Venerdì 22 maggio 2009 presso l’aula grande del Cubo al Polo biomedico dell’Ospedale di Careggi si è tenuto il secondo seminario del 2009, organizzato dal Gruppo GR.E.CA.LE (Gruppo Etico Careggi Leniterapia) sul tema “La continuità Assistenziale nelle cure di fine vita e nella malattia a prognosi infausta”.
L’incontro si è articolato in due momenti: il primo in cui diversi esperti del settore hanno analizzato il problema relativo alla presa in carico del malato, il riconoscimento dei bisogni, l’ascolto e la pianificazione dell’assistenza; e il secondo legato al tema del passaggio dalla terapia attiva alle cure palliative, vista come una forma di continuità assistenziale per prendersi cura delle persone alla fine della vita.
Nella prima sessione della giornata che si è aperta con l’introduzione della prof.ssa Rosa Valanzano, Presidente del Corso di Laurea di Medicina,che auspicava un maggior avvicinamento all’analisi e allo studio di questi temi, e del prof. Andrea Lopes Pegna, moderatore insieme al dott. Alessandro Bussotti della prima parte del seminario, si sono alternati gli interventi della dott.sa Laura Doni, del dott. Stefano Grifoni, del dott. Alessandro Morettini e del dott. Luigi Rinaldi, che riportando l’esperienza del reparto in cui operano (Oncologia, Pronto soccorso, Medicina, Ematologia), hanno riferito il proprio punto di vista in merito ed hanno evidenziato le criticità che emergono in un contesto lavorativo così complesso come quello legato alle cure di coloro che arrivano alla fase finale della vita,sia improvvisamente,che dopo un lungo percorso di malattia.

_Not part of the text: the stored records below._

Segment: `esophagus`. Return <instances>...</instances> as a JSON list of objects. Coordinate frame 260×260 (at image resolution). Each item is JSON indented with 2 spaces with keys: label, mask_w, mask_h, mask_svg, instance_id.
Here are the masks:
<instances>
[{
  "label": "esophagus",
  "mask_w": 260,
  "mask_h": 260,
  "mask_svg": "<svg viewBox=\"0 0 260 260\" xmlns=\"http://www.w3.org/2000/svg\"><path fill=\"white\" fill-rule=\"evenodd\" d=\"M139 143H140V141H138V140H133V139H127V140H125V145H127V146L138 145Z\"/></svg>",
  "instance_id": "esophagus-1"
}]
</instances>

Innanzitutto si è parlato della identificazione di quale sia il malato a prognosi infausta di cui ci si debba occupare all’interno di una struttura sanitaria e quale sia la modalità più corretta per accogliere e accompagnare un paziente che si trovi nell’ultima fase di vita, poiché, non potendo intraprendere cure volte a guarirlo, si crea una forma di disagio tra le figure professionali che lo accolgono, in quanto queste vengono a scontrarsi sia con le sue attese-speranze di cura sia con quelle della sua famiglia.
Il paziente che non può guarire e/o è morente diviene quindi un “problema” per l’èquipe,anche perché manca una rete comunicativa e di supporto adeguata che aiuti sia il paziente che i medici, gli infermieri etc. nella loro pratica professionale.

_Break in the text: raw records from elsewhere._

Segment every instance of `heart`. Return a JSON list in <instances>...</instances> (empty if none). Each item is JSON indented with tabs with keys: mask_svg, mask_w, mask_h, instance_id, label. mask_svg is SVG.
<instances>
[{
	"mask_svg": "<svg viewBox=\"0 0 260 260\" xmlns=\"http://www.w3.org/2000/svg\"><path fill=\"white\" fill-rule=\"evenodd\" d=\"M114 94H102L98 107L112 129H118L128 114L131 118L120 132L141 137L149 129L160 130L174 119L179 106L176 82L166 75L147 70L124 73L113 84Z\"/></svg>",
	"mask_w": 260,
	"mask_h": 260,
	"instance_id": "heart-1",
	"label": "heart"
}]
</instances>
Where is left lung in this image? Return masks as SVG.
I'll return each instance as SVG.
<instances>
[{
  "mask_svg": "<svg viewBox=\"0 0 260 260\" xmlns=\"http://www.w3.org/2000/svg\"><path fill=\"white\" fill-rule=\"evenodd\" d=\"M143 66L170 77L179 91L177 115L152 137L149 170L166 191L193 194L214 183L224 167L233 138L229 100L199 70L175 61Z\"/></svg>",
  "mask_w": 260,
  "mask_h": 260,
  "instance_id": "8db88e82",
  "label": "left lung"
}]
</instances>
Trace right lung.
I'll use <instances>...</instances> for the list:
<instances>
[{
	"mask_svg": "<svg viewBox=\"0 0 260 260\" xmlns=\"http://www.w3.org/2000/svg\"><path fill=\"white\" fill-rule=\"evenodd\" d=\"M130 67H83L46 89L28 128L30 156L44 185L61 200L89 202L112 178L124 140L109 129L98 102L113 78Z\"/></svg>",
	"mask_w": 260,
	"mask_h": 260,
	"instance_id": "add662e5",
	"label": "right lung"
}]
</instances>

Lo staff medico, infatti, nelle situazioni “senza speranza” non può far altro che alleviare le sofferenze del paziente e iniziare a proporre un nuovo modello assistenziale che non sia più basato su cure intensive, ma sul modello centrato su “tempo di cura e di accoglienza”, volto a produrre miglioramenti nella qualità della vita del paziente, pur se non potrà prolungarne la durata.
Soprattutto, infatti, è necessario chiedersi quale sia “il limite della cura” in determinate circostante e chi abbia il diritto di decidere in merito, se il medico, i familiari del malato o il paziente stesso, che ancora, in troppi casi, viene espropriato del proprio diritto di scelta.
A seguito della prima sessione e della discussione emersa, si è passati ad analizzare, con l’apporto delle due moderatrici della seconda parte dell’evento, Donatella Carmi Bartolozzi, presidente della Fondazione File e la dott.sa Mariella Orsi, vicepresidente della Commissione Bioetica della Toscana, le problematiche relative alla continuità assistenziale con le relazioni della dott.sa Patrizia Brugnoli (fisioterapista), il dott. Mauro Ciaccheri (cardiologo), il dott. Mario Lino (Casa di Cura Villa Le terme e Falciani) e il dott. Piero Morino (UCP ASL Firenze).
Dai loro interventi è emerso come sia problematico avere un approccio palliativo non solo per i malati oncologici, per i quali il percorso del passaggio dalle terapie intensive alle cure palliative è più delineato, ma per tutti i pazienti a prognosi infausta; le cure palliative spesso contrastano con le terapie attive che i pazienti hanno avuto in precedenza e che in molti casi non sono più di alcuna necessità a causa dello stato in cui essi versano; quindi, quando le terapie non hanno più alcun effetto benefico, risulta utile spostare l’attenzione verso un accompagnamento verso la fine vita, in quanto anche il percorso del morire è un percorso di cura.
Bisogna quindi accettare che la vita raggiunga il suo termine e che il paziente possa avere la libertà di scelta, aiutandolo a raggiungere quella che per lui risulta essere una buona morte.